Here’s a real shocker! Arguably the nation’s most liberal state supreme court last week allowed an employer to derail a sexual harassment plaintiff’s case by showing that she was not exactly a meek wallflower when it came to workplace hijinks.

Yes, ladies and gentlemen, the Massachusetts Supreme Judicial Court has actually tossed a bone to the defense bar! (Insert raucous cheers, unrestrained applause here.) 

The relationship


Let’s introduce the players to this corporate drama.


First, we have the plaintiff, the effervescent Kimberly Dahms, who plied her charms as director of customer satisfaction for Cognex, a computer design company.


Next, there’s John Rogers. Bon vivant and man about town, the Cognex financial officer allegedly subjected Dahms to quid pro quo sexual harassment over the course of several years.


Finally, we have kindly, patriarchal Robert Shillman, the unsuspecting co-founder and CEO of Cognex, who allegedly failed to put a stop to Rogers’ harassment once Dahms complained, and whose alleged missteps aided Rogers in creating a hostile work environment.


The gist of Dahms’ claim was that Rogers undermined her position at Cognex once she refused to date him.


The nature of the relationship between Dahms and Rogers, however, is in dispute.


Dahms claimed that they were “just friends.” Rogers testified that Dahms had “very strong feelings” for him and had initiated a first kiss.


What is undisputed is that they spent an unhealthy amount of time together both inside and outside the office. Rogers and Dahms traveled to work together, socialized at parties, went on a business trip to Japan, and took a rafting trip together with their future spouses.


And there was evidence that those in the office considered Dahms and Rogers to be an “item.”


It is also undisputed that Dahms eventually complained to Shillman about Rogers.

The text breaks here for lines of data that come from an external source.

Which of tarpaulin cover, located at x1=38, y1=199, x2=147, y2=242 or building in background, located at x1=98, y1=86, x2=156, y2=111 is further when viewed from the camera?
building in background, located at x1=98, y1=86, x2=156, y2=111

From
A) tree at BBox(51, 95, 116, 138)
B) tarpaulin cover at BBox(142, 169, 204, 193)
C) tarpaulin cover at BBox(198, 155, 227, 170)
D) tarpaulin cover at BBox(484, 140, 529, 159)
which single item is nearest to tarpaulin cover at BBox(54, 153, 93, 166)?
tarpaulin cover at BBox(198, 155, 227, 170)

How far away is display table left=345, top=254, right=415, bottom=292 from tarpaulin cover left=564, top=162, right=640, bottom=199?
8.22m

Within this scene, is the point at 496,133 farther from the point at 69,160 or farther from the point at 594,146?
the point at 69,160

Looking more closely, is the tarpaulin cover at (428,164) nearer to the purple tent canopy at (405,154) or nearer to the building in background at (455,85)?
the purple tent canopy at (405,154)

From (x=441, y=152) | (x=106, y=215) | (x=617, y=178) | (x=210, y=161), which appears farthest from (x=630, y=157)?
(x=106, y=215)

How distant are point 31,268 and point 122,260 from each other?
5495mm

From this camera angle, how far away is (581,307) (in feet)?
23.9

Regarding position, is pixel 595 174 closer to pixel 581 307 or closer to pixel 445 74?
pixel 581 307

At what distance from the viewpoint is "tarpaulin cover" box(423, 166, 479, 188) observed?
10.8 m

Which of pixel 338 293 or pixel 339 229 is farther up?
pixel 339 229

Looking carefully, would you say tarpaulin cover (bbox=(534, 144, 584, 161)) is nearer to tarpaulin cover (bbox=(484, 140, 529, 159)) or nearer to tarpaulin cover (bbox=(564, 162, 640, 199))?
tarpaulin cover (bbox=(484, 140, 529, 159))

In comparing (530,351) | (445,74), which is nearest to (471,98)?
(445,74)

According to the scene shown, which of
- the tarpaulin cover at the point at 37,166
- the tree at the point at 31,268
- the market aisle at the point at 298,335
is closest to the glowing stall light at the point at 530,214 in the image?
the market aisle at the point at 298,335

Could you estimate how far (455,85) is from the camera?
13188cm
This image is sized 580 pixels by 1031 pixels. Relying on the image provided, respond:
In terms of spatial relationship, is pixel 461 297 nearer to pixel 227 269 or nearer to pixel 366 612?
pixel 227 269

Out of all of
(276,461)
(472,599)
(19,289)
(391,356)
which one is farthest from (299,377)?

Shillman sternly reprimanded Rogers for engaging in a relationship with a Cognex employee, but didn’t fire him, allegedly in response to a plea by Dahms.


Things deteriorated from that point when Dahms filed a sexual harassment charge with the state civil rights agency and later sued.


The company fired Dahms after she was accused of not being a team player and being preoccupied with her lawsuit to the detriment of her job.


Provocative dress


The whole theory of the defense’s case was that Dahms was a willing participant to the sexualization of her work environment.


Knowing this, Dahms’ lawyer sought to exclude character evidence of Dahms’ “sexual behavior, general sexual predisposition, and ‘wild’ nature.”


But then her lawyer made the apparent mistake of opening the door by attacking Shillman’s systematic attempt to gather evidence from company employees of Dahms’ alleged provocative behavior.


So the jury got to hear evidence that Dahms wore inappropriate and revealing clothing at work (up until the time she filed her sexual harassment charge with the state), that her choice of costumes at company Halloween parties was, shall we say, less than discreet, that she told crude jokes and sexual stories to coworkers, and that she had described to Rogers her sexual preferences.


And the state supreme court said this evidence was okay.


“The evidence of Dahms’s language, apparel, and conduct, as described by [witnesses], was probative of whether she was subjectively offended by her work environment or by Rogers’s conduct. It concerned behavior in the workplace and at company events, or interactions with the defendants by whose conduct she claims to have been harassed. It was not admitted (nor admissible) as character evidence or to paint Dahms as a ‘loose’ woman, predisposed to welcome any advances,” the court said.


The court also said the evidence was probative of Shillman’s state of mind when he sent an e-mail to Cognex’s human resources director asking for photographs and videotapes of Dahms taken at company events.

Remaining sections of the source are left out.